After the success of the Russian revolution in 1917 and the establishment of the Soviet Union in 1922, many communist parties around the world began to adopt Marxism-Leninism as their political line, and Marxism-Leninism was the main theoretical framework which guided the Korean, Vietnamese, and Chinese revolutions as well as other successful national liberation and revolutionary movements in Africa and Asia.

Today, Marxism–Leninism is one of the theoretical foundations of governing communist parties in China, Cuba, Korea, Laos and Vietnam, and is the political line of many communist parties waging class struggle.

Development

Origin of the term

In the 1920s, the term Marxism-Leninism was first formulated and defined by Joseph Stalin based on his synthesis of orthodox Marxist theory and Lenin's thought.

Lenin never used the terms "Leninism" or "Marxism-Leninism"; however, his ideas, which developed upon classical Marxist thought, were viewed by the Bolsheviks and many later communists as a major advance in Marxism.

Early texts

Major founding texts of Marxism-Leninism are Stalin's Problems of Leninism (1924) and Questions of Leninism (1926); and The History of the Communist Party of the Soviet Union (Bolshevik), which was produced by a commission of the Central Committee of the CPSU in 1938.[1]

Characteristics

Dialectical and historical materialism

See main article:: Dialectical materialism

By virtue of being a marxist ideology, Marxism-Leninism concurs with the core marxist tenants of Dialectical materialism. Dialectical materialism serves as an essential form of analysis for any marxist ideology and thus is a core component of Marxism-Leninism.

━━━━━━━━━━

STUDY QUESTIONS -
**a.** Summarize the passage on Marxism-Leninism in two sentences.
**b.** According to the passage on Marxism-Leninism, who produced The History of the Communist Party of the Soviet Union (Bolshevik), and in what year?
**c.** Extend the passage on Marxism-Leninism, picking up right after its final sentence.

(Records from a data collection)
━━━━━━━━━━

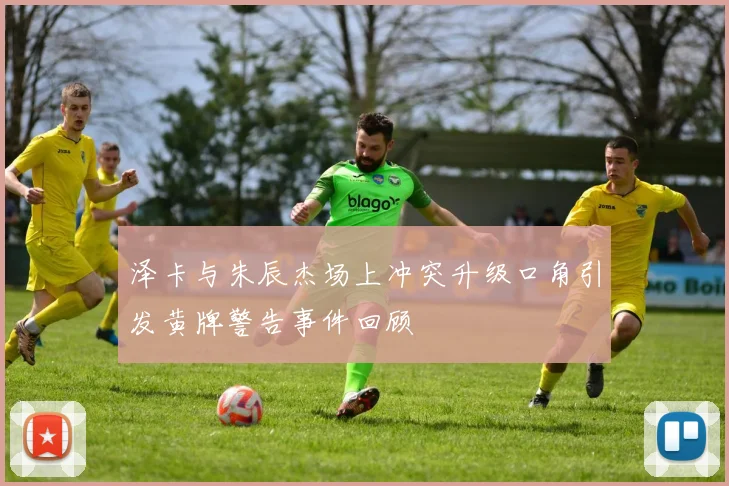 泽卡与朱辰杰场上冲突升级口角引发黄牌警告事件回顾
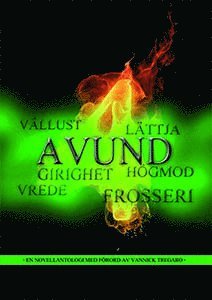 Dag Öhrlund, Catrine Tollström, Birgitta Backlund, Dag Sandahl, Anneli Stålberg, Jenny Jacobsson, Cecilie Östby, Anna Wahlgren, Malin Lundskog, Lars-Göran Halvdansson, Cornelia Södergren, Gunnel Saric, Per Berg, Jessika Nilsson, Jan Björkman, Emelie Ström, Mirjam Lindahl, Stefan Wallner, Michael Burlin, Ulrika Alenfelt, Carina Aynsley, Jessika Devert, Carina Cefa Öhrlund - Avund, Kartonnage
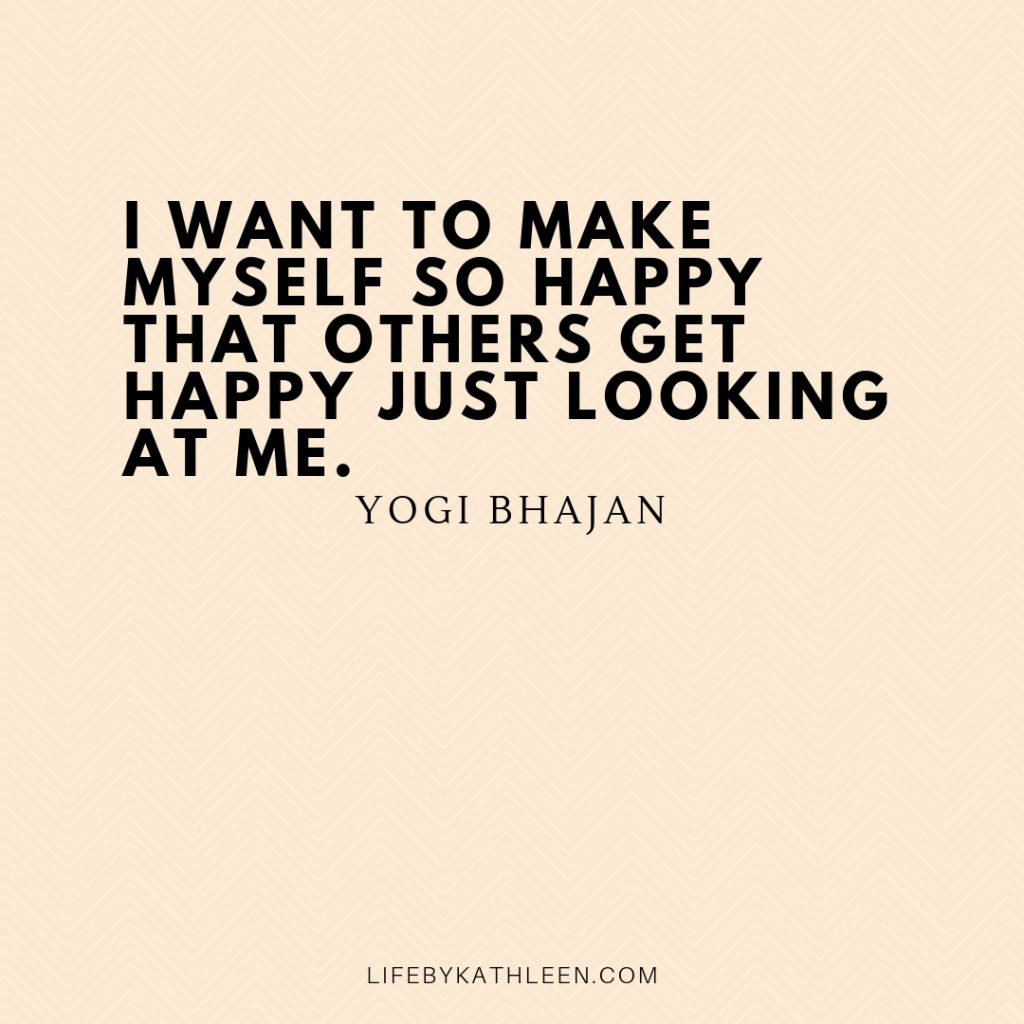 I want to make myself so happy that others get happy just looking at me - Yogi Bhajan #quotes #yogibhajan I want to make myself so happy that others get happy just looking at me - Yogi Bhajan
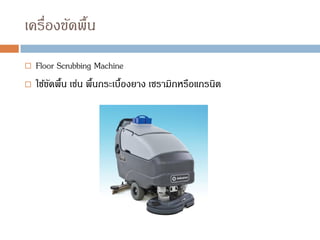 เครื่องขัดพื้น
 Floor Scrubbing Machine
 ใช้ขัดพื้น เช่น พื้นกระเบื้องยาง เซรามิกหรือแกรนิต
 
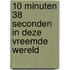 10 minuten 38 seconden in deze vreemde wereld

━━━━━━━━━━

SOLVED PROBLEMS -
**a.** Marxism-Leninism, a term Joseph Stalin formulated in the 1920s by synthesizing orthodox Marxist theory and Lenin's thought, was adopted by many communist parties after the Russian revolution and guided the Korean, Vietnamese, and Chinese revolutions. Today it is one of the theoretical foundations of governing communist parties in China, Cuba, Korea, Laos and Vietnam, and it holds dialectical materialism as a core component.

**b.** A commission of the Central Committee of the CPSU produced it in 1938.

**c.**
Critique of imperialism

See main article:: Imperialism

Imperialism as seen and described by Lenin is the highest stage of capitalism,[2] involving the domination of the economy by monopolies and the export of capital as the principal form of exploitation and accumulation engaged in by the leading capitalist countries. Imperialism in the Leninist sense is essentially limited to the capitalist era.

Imperialism entails savage competition between the leading capitalist countries for colonies and spheres of influence, culminating in imperialist wars (such as the First Wold War, which Lenin witnessed).

Party organization principles

See main article:: Democratic centralism

Marxist-Leninist parties usually adhere to the principle of democratic centralism which involves free debate within the party and democratic development of party policies by the party members and their elected committees and leaders, but strict adherence by party members to those policies once the policies have been chosen.

Strategy and tactics of revolution

See main article:: Revolution

Marxist-Leninists hold that successful revolutions involve more than spontaneous, elemental action by the masses but require a vanguard party to provide them theoretical guidance and, in the revolutionary moment, tactical leadership. The vanguard (Communist) party is based on full-time revolutionaries and is a repository of revolutionary experience.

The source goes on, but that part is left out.